Currently, the leading global standard-setter for the prudential regulation of banks, the Basel Committee on Banking Supervision (BCBS) is based in Switzerland and comprises 45 members from bank supervisors and central banks in 28 jurisdictions.
The recommendations have come as a welcomed move by banking leaders and crypto cynics alike, and experts say the move now needs to be followed by a global policy that makes crypto assets safer for both banks and customers. This is despite the potential pitfalls due to crypto being associated with criminal activities and terrorism.
Cryptocurrency regulations welcomed
Although currently, banks have limited exposure to cryptocurrency, the popularity of Bitcoin, Etherium, and others is increasing rapidly among consumer and business transactions.
Recently, El Salvador became the first country in the world to adopt Bitcoin as legal tender.
According to reports, 62 out of 84 congressional votes saw the move approved following President Nayib Bukele's proposal to embrace the cryptocurrency. This occurred despite concern about the potential impact on El Salvador's programme with the International Monetary Fund.
Fintech giants such as PayPal are also loosening their grip on cryptocurrency. The California-based online payments leader recently announced at the Coindesk Consensus 2021 conference, that it would allow customers to move cryptocurrency holdings off its platform via third-party wallets.
PayPal has also enabled users to buy and sell digital currencies through its platform since October 2020.

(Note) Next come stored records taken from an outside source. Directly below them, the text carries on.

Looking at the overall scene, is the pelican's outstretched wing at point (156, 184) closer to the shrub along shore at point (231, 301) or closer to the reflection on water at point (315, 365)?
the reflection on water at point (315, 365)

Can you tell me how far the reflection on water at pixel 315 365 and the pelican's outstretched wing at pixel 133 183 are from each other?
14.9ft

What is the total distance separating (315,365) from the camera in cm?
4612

In an official statement released by the BCSC, the committee’s members said, “Continued growth and innovation in crypto-assets and related services, coupled with the heightened interest of some banks, could increase global financial stability concerns and risks to the banking system in the absence of a specified prudential treatment.”

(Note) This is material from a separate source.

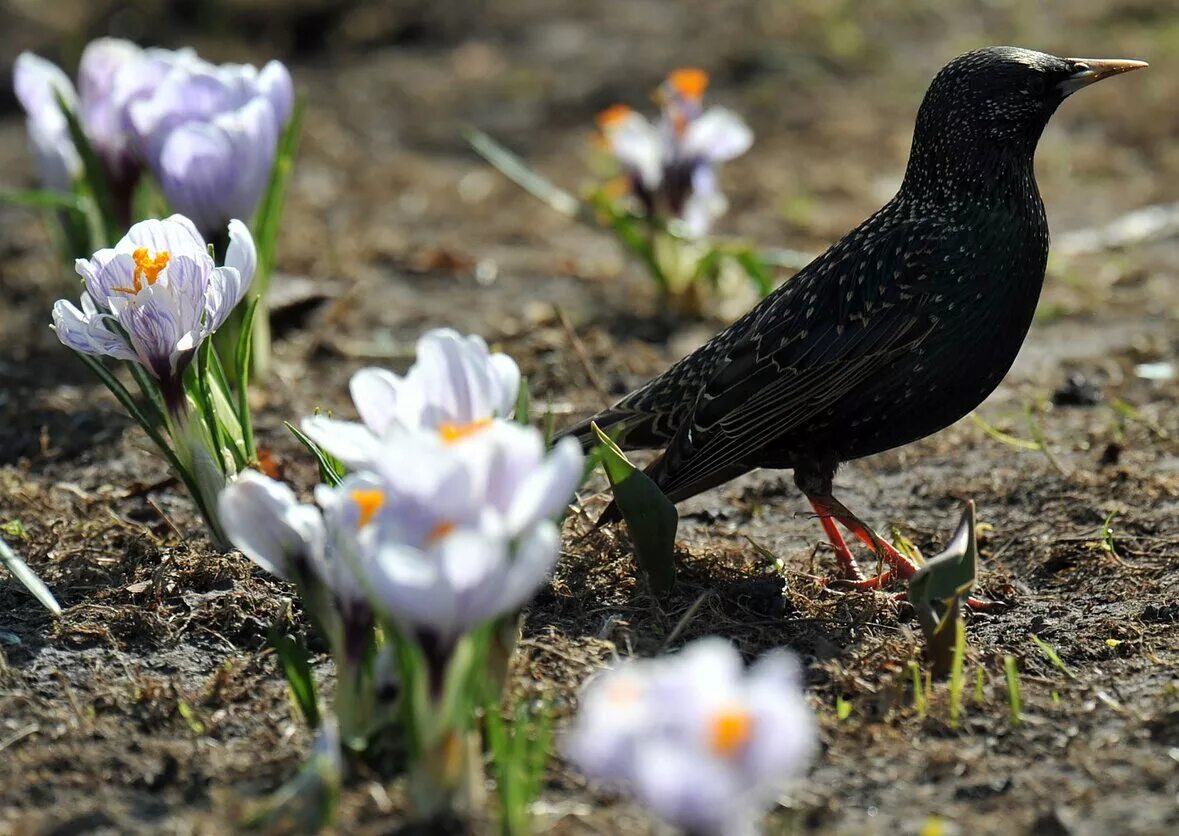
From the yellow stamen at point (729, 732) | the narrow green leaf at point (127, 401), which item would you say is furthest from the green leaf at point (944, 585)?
the narrow green leaf at point (127, 401)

An opinion report in the Financial Times also backed the move, saying that the popularity of cryptocurrencies shows no signs of slowing down and therefore, its volatility, which puts retailers and lenders at risk, must be made a safer asset.

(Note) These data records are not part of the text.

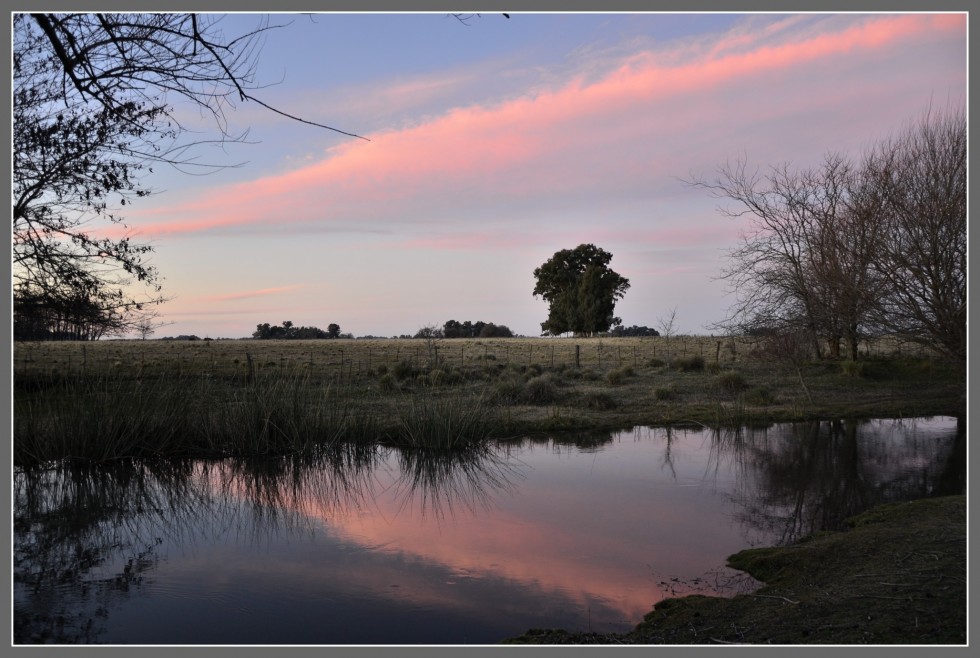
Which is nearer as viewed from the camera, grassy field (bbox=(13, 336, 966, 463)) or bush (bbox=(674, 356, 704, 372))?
grassy field (bbox=(13, 336, 966, 463))

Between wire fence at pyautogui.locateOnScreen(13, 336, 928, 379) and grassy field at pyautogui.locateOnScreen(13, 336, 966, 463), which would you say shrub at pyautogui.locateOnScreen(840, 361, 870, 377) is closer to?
grassy field at pyautogui.locateOnScreen(13, 336, 966, 463)

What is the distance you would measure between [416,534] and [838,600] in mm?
4198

Data shows that the value of Bitcoin makes up 50% of the cryptocurrency market, which is currently worth an estimated US$2trn. The BCBS announcement also boosted the value of the market because regulation classes cryptocurrency officially as an asset and is a significant recognition of maturation.
However, volatility remains an issue following Bitcoin’s turbulent year, which has seen it rise from $30,00 to more than $60,00 and then back down to $37,000 in under 12 months.
Crypto cynics not happy
But not everyone is pleased about the move. The director of the CPB Netherlands Bureau for Economic Policy Analysis, Pieter Hasekamp, published an article entitled ‘The Netherlands must ban Bitcoin” in response to the news for daily newspaper Het Financieele Dagblad
Hasekamp has predicted that cryptocurrency is a bubble that will ultimately collapse. He also urged the Netherlands government to ban bitcoin and other cryptocurrencies with immediate effect.
He said, “Cryptocurrencies are unsuitable as a unit of account and means of payment outside the criminal circuit; its use as a store of value is based on the hope that cryptocurrencies will one day replace real money. But that’s not going to happen.”
He continued, “Cryptocurrencies are essentially neither money nor a financial product, but an example of what Nobel laureate Robert Shiller calls a contagious narrative: a contagious story in which people believe because other people believe in it. Gresham’s law is replaced by Newton’s law: what goes up, must come down.”